Right in Europe’s geographic centre is Germany with an area of 357,050 km² and a population of roughly 82.5 million people. The birth rate has risen over the past years to 1.59 children per woman. In light of this baby boom, the Federal Republic is currently experiencing a slight growth in population. Overall, around 10.6 million children under the age of 15 live in Germany.

Steady economic situation

Germany has been experiencing a constant economic upswing. Its GDP totals € 3,263.4 billion (2017) and is predicted to rise further. The retail trade is also very important for Germany. The Federal Republic is the world’s third-largest exporting and importing nation. Its export volume totals US$ 1,250 billion, while US$ 973 billion worth of goods are imported.

A firm labour market and low interest rates entice German citizens to spend more. Also, a further increase in buying power is forecast. The growing birth rate, the solid economy and the high buying power of Germans make the Federal Republic an attractive market for the toy sector.

Toy trends in Germany

Due to the good overall economic situation and the low interest rates in the Federal Republic of Germany, parents and grandparents are likely to spend more on children’s toys. Expenditure for toys totalled € 3,167 million in 2017 and will continue to rise further.

The most lucrative toy segments in Germany include toys for infants and pre-school kids, construction sets as well as games and puzzles. Especially tech toys and traditional toys with electronic features are in demand. Germans greatly value an added benefit and the safety of toys.
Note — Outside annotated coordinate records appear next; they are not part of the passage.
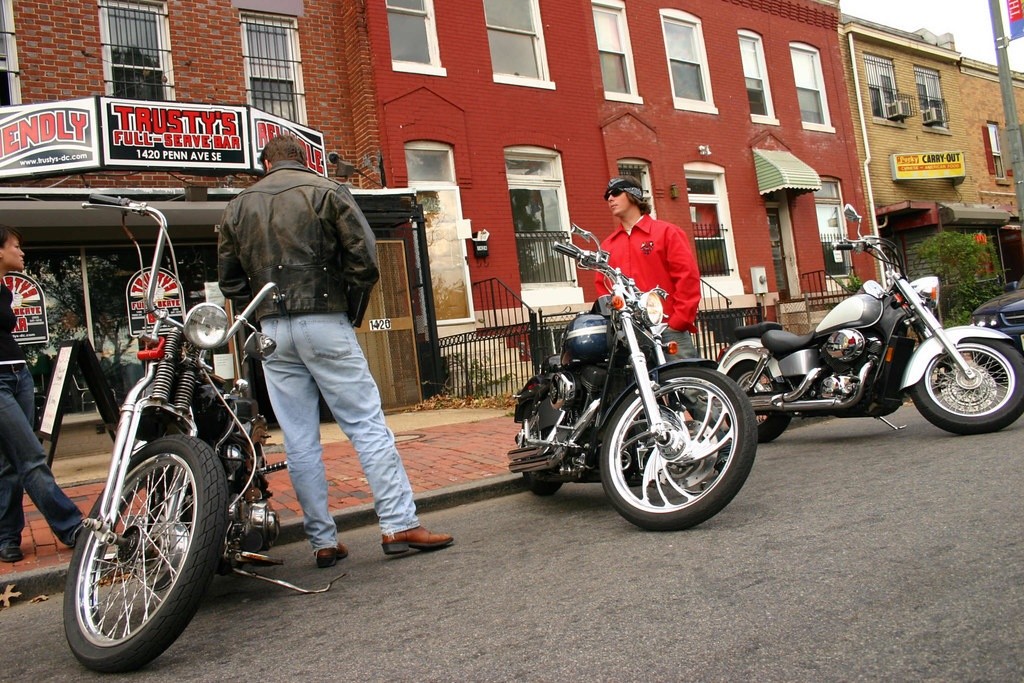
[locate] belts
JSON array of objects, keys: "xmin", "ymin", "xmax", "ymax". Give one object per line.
[{"xmin": 0, "ymin": 363, "xmax": 24, "ymax": 374}]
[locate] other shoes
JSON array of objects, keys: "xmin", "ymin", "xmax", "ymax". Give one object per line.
[
  {"xmin": 628, "ymin": 475, "xmax": 643, "ymax": 486},
  {"xmin": 717, "ymin": 462, "xmax": 725, "ymax": 474}
]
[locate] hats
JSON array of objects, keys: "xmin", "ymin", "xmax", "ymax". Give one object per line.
[{"xmin": 606, "ymin": 176, "xmax": 643, "ymax": 200}]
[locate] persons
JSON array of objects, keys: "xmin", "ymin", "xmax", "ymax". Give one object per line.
[
  {"xmin": 0, "ymin": 225, "xmax": 86, "ymax": 564},
  {"xmin": 593, "ymin": 176, "xmax": 731, "ymax": 475},
  {"xmin": 216, "ymin": 137, "xmax": 453, "ymax": 567}
]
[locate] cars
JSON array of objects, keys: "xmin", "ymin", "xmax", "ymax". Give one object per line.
[{"xmin": 967, "ymin": 289, "xmax": 1024, "ymax": 363}]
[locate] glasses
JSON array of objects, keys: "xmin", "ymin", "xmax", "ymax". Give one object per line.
[{"xmin": 604, "ymin": 188, "xmax": 626, "ymax": 201}]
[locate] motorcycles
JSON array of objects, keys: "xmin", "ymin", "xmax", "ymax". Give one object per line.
[
  {"xmin": 508, "ymin": 221, "xmax": 759, "ymax": 525},
  {"xmin": 61, "ymin": 194, "xmax": 350, "ymax": 677},
  {"xmin": 714, "ymin": 202, "xmax": 1024, "ymax": 438}
]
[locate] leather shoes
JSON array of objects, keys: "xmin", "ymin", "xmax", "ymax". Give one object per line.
[
  {"xmin": 314, "ymin": 544, "xmax": 348, "ymax": 568},
  {"xmin": 0, "ymin": 547, "xmax": 22, "ymax": 561},
  {"xmin": 382, "ymin": 525, "xmax": 453, "ymax": 554}
]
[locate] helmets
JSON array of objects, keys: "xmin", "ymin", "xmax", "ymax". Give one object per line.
[{"xmin": 564, "ymin": 313, "xmax": 609, "ymax": 363}]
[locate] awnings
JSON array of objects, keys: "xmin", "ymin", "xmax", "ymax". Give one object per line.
[{"xmin": 751, "ymin": 148, "xmax": 821, "ymax": 195}]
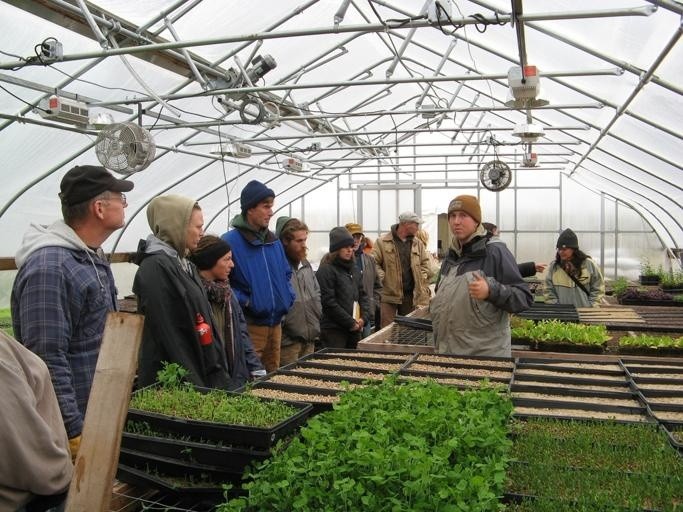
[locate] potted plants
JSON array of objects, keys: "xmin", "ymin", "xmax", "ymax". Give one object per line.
[{"xmin": 114, "ymin": 361, "xmax": 313, "ymax": 500}]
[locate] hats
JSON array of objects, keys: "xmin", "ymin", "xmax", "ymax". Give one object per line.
[
  {"xmin": 345, "ymin": 223, "xmax": 364, "ymax": 236},
  {"xmin": 240, "ymin": 181, "xmax": 275, "ymax": 211},
  {"xmin": 399, "ymin": 211, "xmax": 426, "ymax": 224},
  {"xmin": 329, "ymin": 226, "xmax": 355, "ymax": 253},
  {"xmin": 58, "ymin": 166, "xmax": 135, "ymax": 207},
  {"xmin": 448, "ymin": 195, "xmax": 481, "ymax": 224},
  {"xmin": 557, "ymin": 228, "xmax": 578, "ymax": 249}
]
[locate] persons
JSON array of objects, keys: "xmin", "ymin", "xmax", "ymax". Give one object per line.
[
  {"xmin": 188, "ymin": 234, "xmax": 267, "ymax": 388},
  {"xmin": 0, "ymin": 329, "xmax": 74, "ymax": 512},
  {"xmin": 430, "ymin": 194, "xmax": 535, "ymax": 359},
  {"xmin": 482, "ymin": 222, "xmax": 549, "ymax": 278},
  {"xmin": 10, "ymin": 164, "xmax": 134, "ymax": 459},
  {"xmin": 220, "ymin": 179, "xmax": 297, "ymax": 373},
  {"xmin": 131, "ymin": 194, "xmax": 233, "ymax": 391},
  {"xmin": 542, "ymin": 227, "xmax": 606, "ymax": 309},
  {"xmin": 316, "ymin": 210, "xmax": 443, "ymax": 350},
  {"xmin": 273, "ymin": 215, "xmax": 323, "ymax": 367}
]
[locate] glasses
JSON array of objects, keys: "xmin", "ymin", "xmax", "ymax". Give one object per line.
[{"xmin": 93, "ymin": 194, "xmax": 127, "ymax": 208}]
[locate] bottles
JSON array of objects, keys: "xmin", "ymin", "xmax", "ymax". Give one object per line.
[{"xmin": 194, "ymin": 313, "xmax": 211, "ymax": 346}]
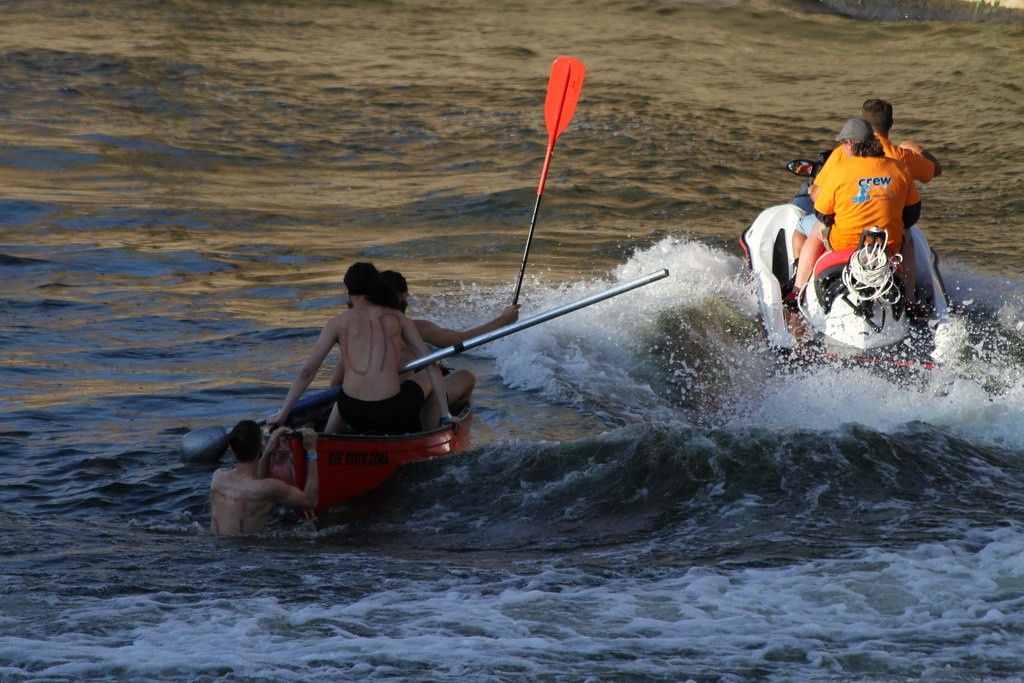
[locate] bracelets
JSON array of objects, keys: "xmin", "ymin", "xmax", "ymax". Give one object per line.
[
  {"xmin": 307, "ymin": 455, "xmax": 317, "ymax": 459},
  {"xmin": 306, "ymin": 449, "xmax": 318, "ymax": 454}
]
Quality also plays an important role. Parents trust in brands that they themselves played with when they were children. If parents like a toy, it is more likely that it will be bought. For this reason, children’s movies are frequently made so that they equally appeal to parents who then buy the respective licenced products for their children.

Lucrative target groups for toys

Germans buy three-quarters of their toys from brick-and-mortar retailers. Most children’s toys are purchased by parents and grandparents for children up to the age of 6. The target group of primary school children and teenagers still generates half of retail trade sales. This is because German children can finance their toys from pocket money and are thus actively considered in the marketing activities of toys. Not to be neglected is the share of sales generated with toys for adults aged 20+.